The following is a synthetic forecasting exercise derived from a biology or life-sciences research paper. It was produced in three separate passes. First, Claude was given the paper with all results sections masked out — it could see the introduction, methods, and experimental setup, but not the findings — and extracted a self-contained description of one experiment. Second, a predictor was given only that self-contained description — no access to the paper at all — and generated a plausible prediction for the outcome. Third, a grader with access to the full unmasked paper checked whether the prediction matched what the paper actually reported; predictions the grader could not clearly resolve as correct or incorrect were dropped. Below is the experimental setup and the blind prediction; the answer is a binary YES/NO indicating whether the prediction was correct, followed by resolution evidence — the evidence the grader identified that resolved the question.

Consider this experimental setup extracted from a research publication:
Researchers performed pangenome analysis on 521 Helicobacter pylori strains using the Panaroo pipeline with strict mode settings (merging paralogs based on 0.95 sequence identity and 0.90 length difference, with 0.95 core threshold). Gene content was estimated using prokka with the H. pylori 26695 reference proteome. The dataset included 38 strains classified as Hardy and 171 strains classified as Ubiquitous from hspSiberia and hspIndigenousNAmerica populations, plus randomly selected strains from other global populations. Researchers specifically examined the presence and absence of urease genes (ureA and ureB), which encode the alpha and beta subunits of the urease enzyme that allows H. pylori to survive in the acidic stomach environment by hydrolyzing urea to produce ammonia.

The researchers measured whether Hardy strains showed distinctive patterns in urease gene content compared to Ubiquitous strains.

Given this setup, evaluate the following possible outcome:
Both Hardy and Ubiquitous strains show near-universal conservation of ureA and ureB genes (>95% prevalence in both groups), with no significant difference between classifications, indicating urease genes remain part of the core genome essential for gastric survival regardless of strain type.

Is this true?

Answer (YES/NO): NO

----------------------------------------

* **What is being asked**
Go line by line through the data, copying each one that contains the word "this".

* **Task output**
Consider this experimental setup extracted from a research publication:
Given this setup, evaluate the following possible outcome:
Is this true?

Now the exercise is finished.